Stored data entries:
==*==

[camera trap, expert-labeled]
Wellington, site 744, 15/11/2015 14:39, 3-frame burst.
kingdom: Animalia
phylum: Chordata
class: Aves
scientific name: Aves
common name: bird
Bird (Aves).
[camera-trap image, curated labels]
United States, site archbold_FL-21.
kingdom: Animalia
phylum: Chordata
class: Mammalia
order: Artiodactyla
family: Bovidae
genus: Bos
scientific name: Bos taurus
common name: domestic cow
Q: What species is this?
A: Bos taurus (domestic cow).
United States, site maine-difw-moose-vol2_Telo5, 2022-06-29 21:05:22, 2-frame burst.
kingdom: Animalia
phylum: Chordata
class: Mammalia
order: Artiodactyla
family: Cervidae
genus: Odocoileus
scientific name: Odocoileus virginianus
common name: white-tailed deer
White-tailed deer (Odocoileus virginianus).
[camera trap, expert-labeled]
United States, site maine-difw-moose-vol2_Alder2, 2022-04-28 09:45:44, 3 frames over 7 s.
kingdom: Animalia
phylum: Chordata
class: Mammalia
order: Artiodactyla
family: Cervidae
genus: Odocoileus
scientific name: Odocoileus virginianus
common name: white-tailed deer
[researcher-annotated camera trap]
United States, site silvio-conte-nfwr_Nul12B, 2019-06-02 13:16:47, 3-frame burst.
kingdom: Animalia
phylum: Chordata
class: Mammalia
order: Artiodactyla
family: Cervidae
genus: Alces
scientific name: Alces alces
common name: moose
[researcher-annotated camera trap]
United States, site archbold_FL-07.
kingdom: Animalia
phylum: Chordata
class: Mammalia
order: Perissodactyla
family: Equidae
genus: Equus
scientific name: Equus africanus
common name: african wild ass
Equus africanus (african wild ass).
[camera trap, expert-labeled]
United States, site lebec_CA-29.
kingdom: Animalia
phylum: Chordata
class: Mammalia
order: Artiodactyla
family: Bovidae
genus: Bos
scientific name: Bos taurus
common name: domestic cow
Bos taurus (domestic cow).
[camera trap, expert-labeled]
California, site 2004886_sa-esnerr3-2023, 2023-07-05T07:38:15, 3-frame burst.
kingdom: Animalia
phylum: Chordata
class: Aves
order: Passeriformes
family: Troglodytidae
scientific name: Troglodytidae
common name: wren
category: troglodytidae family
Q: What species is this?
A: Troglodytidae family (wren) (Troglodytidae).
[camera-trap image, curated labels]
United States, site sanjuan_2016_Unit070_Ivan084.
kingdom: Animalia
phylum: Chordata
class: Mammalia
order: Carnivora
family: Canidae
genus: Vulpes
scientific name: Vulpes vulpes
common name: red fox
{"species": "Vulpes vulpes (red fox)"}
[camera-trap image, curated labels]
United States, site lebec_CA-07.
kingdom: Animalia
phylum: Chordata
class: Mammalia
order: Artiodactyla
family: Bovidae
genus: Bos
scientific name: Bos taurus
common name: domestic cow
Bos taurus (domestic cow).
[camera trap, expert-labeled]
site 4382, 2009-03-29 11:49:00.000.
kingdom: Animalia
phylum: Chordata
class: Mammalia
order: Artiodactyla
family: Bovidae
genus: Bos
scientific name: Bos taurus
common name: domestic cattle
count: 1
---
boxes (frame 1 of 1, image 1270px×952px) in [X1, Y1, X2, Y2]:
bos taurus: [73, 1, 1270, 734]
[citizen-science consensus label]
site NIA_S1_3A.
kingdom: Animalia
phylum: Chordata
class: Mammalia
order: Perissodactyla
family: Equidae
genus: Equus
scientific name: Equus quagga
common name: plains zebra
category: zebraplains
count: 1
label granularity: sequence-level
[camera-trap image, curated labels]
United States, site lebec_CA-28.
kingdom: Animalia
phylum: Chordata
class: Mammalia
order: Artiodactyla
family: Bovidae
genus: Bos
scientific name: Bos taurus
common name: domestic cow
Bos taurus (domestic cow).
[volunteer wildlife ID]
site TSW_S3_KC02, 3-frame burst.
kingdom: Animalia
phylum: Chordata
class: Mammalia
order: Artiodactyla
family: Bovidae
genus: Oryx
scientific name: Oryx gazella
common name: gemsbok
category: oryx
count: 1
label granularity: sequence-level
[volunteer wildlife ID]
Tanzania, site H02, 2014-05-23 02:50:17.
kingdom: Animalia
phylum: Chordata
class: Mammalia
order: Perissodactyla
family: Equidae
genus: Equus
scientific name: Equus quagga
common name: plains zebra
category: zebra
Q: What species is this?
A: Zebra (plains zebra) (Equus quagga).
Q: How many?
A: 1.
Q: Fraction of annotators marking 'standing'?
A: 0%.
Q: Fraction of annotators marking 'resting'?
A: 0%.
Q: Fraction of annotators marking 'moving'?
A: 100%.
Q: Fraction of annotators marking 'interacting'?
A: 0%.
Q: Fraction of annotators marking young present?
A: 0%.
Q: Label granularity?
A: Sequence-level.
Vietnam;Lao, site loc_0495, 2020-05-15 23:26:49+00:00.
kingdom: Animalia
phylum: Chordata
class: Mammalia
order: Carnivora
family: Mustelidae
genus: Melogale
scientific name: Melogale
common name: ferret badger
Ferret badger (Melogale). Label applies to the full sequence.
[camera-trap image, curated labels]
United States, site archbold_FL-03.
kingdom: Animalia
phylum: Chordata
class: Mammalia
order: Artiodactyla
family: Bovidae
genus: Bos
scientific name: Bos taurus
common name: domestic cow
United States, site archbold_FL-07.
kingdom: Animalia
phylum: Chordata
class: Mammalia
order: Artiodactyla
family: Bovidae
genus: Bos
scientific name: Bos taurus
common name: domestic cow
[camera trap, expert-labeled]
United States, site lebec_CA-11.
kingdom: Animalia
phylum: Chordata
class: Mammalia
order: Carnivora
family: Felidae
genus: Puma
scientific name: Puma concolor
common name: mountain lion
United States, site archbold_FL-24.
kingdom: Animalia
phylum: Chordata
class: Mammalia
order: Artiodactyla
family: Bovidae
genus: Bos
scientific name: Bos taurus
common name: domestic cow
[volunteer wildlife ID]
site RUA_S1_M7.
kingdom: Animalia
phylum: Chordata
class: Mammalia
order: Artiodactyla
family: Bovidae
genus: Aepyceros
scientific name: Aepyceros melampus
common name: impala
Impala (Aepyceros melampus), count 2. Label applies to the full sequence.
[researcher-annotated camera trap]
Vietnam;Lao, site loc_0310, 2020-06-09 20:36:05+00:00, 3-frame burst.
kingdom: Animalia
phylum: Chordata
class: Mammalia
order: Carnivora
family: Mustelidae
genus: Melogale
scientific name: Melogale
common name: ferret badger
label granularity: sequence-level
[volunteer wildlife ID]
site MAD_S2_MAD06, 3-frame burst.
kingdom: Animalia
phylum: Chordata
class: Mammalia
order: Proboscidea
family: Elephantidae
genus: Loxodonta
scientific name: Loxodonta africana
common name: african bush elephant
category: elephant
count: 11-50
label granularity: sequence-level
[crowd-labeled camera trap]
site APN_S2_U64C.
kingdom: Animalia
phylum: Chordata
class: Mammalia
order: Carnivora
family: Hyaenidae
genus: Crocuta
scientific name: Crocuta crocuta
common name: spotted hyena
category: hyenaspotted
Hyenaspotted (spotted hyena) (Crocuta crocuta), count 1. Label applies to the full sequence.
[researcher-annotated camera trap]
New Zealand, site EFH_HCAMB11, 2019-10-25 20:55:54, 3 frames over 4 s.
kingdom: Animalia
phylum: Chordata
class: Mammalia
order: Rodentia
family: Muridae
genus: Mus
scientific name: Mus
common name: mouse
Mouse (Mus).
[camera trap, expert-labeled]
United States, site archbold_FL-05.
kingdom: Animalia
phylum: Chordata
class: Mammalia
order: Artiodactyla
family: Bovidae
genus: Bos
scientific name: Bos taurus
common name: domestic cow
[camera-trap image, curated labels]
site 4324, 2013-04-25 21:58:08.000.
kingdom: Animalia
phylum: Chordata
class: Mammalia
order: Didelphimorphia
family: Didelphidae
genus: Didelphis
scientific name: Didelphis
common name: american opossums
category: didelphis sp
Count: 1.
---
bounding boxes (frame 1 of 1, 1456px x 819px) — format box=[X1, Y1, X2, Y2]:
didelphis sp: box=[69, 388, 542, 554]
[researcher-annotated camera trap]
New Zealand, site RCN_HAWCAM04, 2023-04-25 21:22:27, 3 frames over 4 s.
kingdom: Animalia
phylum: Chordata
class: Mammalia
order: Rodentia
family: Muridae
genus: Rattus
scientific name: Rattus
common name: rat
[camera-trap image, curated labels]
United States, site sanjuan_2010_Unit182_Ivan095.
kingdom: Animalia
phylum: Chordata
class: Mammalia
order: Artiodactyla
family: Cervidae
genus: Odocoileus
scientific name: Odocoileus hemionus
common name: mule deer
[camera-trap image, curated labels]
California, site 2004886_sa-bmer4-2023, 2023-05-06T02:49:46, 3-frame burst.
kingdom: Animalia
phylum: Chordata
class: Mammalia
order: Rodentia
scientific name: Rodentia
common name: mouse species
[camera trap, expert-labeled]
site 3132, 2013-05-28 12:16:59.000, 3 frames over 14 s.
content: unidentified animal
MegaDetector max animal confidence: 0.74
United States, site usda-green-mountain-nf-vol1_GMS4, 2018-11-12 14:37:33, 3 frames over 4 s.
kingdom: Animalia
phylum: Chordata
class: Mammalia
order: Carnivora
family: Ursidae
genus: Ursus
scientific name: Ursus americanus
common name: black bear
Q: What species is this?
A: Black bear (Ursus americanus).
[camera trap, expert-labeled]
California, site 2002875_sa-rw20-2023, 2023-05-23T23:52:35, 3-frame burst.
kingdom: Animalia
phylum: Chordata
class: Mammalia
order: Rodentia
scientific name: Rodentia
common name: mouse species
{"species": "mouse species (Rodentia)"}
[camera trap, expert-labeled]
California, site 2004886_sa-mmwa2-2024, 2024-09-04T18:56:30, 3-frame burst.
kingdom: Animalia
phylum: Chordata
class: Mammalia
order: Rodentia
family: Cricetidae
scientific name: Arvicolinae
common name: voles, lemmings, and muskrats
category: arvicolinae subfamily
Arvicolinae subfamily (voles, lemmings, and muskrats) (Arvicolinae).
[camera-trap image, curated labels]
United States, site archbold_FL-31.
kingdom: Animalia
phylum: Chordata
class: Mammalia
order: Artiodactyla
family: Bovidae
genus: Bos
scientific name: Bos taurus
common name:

==*==

Within the records above, each line containing "annotators" is to be returned.

Q: Fraction of annotators marking 'standing'?
Q: Fraction of annotators marking 'resting'?
Q: Fraction of annotators marking 'moving'?
Q: Fraction of annotators marking 'interacting'?
Q: Fraction of annotators marking young present?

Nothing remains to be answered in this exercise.